Acho a questão delicada, ainda mais quando a primeira versão fez muito sucesso. Teoricamente tratas-se da mesma novela, mas que acaba não sendo feita da mesma forma. Como não vejo novela, não acompanhei o remake de “Gabriela”. Não sou muito a favor de novas montagens. Se a novela deixou uma marca, deixa ela lá na galeria dos grandes sucessos.

Por que não costuma ver novelas?

Nunca fui de ver novelas. É algo que depende do meu envolvimento emocional com aquilo. Assisto a um capítulo sob o ponto de vista crítico, avalio o desempenho dos colegas, a iluminação, a direção da cena… Não estou interessado na historinha e sim no todo daquele trabalho, e acabo não tendo envolvimento emocional para acompanhá-las.

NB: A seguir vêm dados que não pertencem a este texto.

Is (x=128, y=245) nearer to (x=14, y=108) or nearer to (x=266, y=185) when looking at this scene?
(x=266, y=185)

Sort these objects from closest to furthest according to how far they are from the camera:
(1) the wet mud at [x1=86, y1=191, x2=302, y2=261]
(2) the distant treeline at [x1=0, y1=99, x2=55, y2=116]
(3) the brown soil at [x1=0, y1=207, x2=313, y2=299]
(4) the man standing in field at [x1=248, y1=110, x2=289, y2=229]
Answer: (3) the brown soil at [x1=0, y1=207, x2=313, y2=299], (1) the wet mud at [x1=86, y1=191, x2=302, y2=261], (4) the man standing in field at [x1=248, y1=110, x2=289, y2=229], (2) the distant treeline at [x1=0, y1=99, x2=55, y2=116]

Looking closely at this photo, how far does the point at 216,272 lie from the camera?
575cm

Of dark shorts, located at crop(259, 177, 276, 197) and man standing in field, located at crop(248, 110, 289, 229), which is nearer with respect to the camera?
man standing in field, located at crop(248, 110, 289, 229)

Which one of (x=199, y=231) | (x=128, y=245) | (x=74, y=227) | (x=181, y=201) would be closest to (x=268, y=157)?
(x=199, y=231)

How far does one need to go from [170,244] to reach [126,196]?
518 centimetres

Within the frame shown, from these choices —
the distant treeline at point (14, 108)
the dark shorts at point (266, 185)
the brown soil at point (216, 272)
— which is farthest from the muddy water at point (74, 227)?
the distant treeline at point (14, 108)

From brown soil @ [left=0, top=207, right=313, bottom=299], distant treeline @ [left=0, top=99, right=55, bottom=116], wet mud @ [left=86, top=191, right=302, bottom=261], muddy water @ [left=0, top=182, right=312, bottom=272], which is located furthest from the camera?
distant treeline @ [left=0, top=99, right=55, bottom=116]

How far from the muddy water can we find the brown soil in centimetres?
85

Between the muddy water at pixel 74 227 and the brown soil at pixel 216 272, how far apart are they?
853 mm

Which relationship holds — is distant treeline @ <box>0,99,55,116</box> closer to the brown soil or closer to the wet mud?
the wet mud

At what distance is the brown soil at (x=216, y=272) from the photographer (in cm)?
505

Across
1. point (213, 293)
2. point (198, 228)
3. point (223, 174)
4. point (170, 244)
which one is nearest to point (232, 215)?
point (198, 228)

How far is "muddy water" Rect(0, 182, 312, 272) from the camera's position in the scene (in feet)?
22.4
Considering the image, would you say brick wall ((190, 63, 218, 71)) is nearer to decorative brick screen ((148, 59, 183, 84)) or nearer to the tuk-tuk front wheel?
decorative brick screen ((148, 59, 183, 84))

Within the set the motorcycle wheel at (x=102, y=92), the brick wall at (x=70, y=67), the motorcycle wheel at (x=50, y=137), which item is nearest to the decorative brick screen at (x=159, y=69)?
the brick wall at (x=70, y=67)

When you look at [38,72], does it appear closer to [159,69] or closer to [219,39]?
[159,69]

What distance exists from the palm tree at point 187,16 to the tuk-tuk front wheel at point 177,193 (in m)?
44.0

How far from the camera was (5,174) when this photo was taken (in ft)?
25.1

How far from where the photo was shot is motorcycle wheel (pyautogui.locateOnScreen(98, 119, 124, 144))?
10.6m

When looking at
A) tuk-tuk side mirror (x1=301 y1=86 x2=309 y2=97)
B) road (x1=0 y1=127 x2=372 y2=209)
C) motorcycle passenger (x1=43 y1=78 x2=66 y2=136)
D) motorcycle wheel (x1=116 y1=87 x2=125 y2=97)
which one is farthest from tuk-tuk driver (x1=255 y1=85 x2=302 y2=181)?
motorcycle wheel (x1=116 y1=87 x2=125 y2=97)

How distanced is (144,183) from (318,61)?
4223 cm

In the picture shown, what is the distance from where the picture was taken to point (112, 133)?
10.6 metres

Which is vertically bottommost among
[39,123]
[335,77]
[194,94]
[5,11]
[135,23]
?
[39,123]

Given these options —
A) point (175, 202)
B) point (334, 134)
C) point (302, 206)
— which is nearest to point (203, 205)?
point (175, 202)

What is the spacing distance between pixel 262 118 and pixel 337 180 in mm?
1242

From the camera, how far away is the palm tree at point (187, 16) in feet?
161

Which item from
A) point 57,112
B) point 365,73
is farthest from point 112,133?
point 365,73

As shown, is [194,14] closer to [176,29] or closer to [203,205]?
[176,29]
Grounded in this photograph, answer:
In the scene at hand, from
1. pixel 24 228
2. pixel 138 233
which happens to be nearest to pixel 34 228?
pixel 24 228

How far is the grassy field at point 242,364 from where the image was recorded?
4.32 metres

Muito se fala hoje em etarismo. Qual a barra mais pesada de se chegar aos 80 anos?

A realidade é algo da qual não se pode fugir. Esse papo de que envelhecer é ótimo porque te traz experiência é pura balela. Ali por volta dos 60, você começa a sentir dores que vão se tornando suas companheiras e essas coisas são muito chatas. O lado bom é o de saber que vivi bem até aqui. Estou com 83 anos, lúcido e fazendo teatro. Vivo como se tivesse menos idade. O físico é o de um homem de 83 anos, mas a cabeça mantém ainda a vitalidade.

Qual a personagem ou qual o autor gostaria de fazer no teatro e ainda não conseguiu?

Por incrível que pareça nunca fiz um Shakespeare. E sei que não vou fazer…

Como não? Você pode fazer Rei Lear…

É um tipo de teatro que demanda um elenco grande, com uma preparação longa, que te exige muito, num processo complicado e cansativo. Shakespeare é o grande autor que não fiz.

E qual papel gostaria de ter feito e não foi possível?

Queria muito ter feito o Conde de “O canto da cotovia” (de Jean Anouilh), mas não aconteceu e perdi esse bonde. Paciência. Quando esse tipo de coisa acontece, eu deleto e começo a pensar nos próximos personagens.